Central Vietnam is full of lush jungles and beautiful islands along the coast. Take a break from major cities and camp in any of these areas for a night or two. But be warned: You may not want to return to the concrete jungle after spending time in these destinations.
From mammoth caves and mountain passes to serene islands, here are Culture Trip’s top five spots to set up camp in Central Vietnam.
Phong Nha-Kẻ Bàng National Park is known for having the largest and third-largest caves in the world: Hang Sơn Đoòng and Hang Én. While camping inside Hang Sơn Đoòng cave for several days would be a dream come true, those who are interested are typically placed on a two-year waiting list and must pay at least $3,000. Quảng Bình’s government allowed the tour operator Oxalis to organize expeditions into the cave; visitors who want a cheaper expedition with a shorter waiting list can also book an expedition to Hang Én. The park also has more than 300 other caves, grottoes, rice fields and hundreds of karst mountains. Remember to pack long-sleeved shirts, pants and bug spray for this adventure.
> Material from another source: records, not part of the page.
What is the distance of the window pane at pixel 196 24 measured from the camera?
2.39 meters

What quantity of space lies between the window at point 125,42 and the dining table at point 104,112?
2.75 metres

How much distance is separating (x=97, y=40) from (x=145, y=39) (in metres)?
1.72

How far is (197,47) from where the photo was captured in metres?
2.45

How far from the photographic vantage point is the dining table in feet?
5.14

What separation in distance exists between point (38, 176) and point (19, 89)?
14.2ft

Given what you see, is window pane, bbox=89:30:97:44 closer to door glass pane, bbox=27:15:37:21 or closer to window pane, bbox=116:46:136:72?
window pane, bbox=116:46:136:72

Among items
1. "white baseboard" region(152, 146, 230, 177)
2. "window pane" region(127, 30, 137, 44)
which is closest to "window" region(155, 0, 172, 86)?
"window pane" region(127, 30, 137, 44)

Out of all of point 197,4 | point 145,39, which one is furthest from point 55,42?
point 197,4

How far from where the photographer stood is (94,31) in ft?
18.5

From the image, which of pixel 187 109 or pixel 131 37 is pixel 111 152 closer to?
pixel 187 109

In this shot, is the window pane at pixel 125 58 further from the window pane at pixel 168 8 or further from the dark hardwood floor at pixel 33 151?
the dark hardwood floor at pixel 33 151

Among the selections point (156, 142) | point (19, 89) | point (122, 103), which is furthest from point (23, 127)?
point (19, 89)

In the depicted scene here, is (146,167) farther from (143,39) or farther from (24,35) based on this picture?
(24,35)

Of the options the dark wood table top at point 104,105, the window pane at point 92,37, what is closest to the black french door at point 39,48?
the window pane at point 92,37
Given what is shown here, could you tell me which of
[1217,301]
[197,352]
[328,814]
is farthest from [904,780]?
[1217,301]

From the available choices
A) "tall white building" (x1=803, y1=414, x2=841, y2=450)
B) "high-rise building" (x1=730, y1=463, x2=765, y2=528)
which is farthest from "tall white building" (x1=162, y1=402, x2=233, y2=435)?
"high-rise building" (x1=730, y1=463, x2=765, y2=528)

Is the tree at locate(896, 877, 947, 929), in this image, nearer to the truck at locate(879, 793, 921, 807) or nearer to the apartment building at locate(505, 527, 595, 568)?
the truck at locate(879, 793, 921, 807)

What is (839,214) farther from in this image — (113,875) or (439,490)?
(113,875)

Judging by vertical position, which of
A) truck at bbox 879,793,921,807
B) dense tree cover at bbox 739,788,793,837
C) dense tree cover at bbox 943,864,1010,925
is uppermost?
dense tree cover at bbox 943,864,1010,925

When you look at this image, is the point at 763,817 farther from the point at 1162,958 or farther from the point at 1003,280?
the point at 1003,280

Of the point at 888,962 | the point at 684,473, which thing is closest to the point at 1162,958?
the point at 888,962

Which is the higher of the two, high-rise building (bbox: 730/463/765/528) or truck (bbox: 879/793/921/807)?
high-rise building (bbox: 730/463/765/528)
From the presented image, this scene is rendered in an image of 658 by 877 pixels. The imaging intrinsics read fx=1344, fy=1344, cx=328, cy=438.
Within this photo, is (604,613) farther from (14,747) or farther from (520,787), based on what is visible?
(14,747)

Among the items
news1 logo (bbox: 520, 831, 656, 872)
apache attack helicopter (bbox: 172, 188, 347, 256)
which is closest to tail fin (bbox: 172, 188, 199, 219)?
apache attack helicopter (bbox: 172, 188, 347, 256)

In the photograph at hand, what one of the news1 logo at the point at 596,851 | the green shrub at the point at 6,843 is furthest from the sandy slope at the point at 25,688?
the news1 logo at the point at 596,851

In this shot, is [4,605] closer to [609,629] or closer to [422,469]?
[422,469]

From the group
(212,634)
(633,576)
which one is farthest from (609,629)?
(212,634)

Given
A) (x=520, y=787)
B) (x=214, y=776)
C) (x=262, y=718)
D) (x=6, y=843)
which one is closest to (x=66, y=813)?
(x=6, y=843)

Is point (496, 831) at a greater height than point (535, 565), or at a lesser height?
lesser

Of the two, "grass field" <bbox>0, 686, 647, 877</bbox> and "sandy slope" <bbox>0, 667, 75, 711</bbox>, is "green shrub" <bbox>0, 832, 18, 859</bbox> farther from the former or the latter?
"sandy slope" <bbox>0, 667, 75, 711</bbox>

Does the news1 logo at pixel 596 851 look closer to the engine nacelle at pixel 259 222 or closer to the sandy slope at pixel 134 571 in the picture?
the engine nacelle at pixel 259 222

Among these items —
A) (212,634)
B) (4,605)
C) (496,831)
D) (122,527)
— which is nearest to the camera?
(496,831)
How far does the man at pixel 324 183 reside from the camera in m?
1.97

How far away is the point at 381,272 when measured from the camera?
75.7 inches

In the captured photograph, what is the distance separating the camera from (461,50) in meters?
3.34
The Hải Vân Pass is one of the most beautiful locations in Vietnam; its curvy roads veer away from the coast and into the mountains. The pass connects two cities, Da Nang and Huế, and played a crucial role during the Vietnam War by allowing the Viet Cong to transport food and weapons from one end of Vietnam to the other. Travelers can set up camp at the top of the pass near the Hải Vân Gate. Even if you aren’t a morning person, get up early and catch the breathtaking sunrise from the peak. Next, wake up by taking a bath in the nearby waterfall and lagoon.
Located 19 miles (30 kilometres) from Quy Nhơn, a city that’s known for its stunning beaches and islands, is Trung Lương beach. Locals love to camp here because it’s easy to set up a barbecue or bonfires in the evening. Snorkeling and other water sports are also available. The only downside is that you may have to share your campsite during peak season; reserve a spot in advance if you want to enjoy this peaceful site by yourself.
Cù Lao Xanh, a small island in Quy Nhơn, is surrounded by turquoise water and greenery. Snorkeling, swimming, beach barbecues and sunbathing are just a few activities you can do while camping here. If you want to avoid storms, do not book your trip during July and August or November through January.
Phú Yên Province has recently become a popular beach destination for locals, but Cù Lao Mái Nhà (the abandoned isle), located in the north of this coastal province, has mostly remained untouched. The east end of the island is perfect for camping, setting up a bonfire, catching fish and grilling some for dinner.
Yet another beautiful island, Phú Quý is ideal for those looking to get away from the busy economic hub that is Ho Chi Minh City. About 75 miles (120 kilometres) north of Mũi Né, this island offers a lot to explore. Camp at Cao Cat peak next to Linh Son Temple and don’t forget to catch the sunrise. Rent a boat and paddle to the small islets surrounding the area, including Hon Tranh, Hon Den, and Hon Trung. The water in this area is so clear that you can almost see the bottom.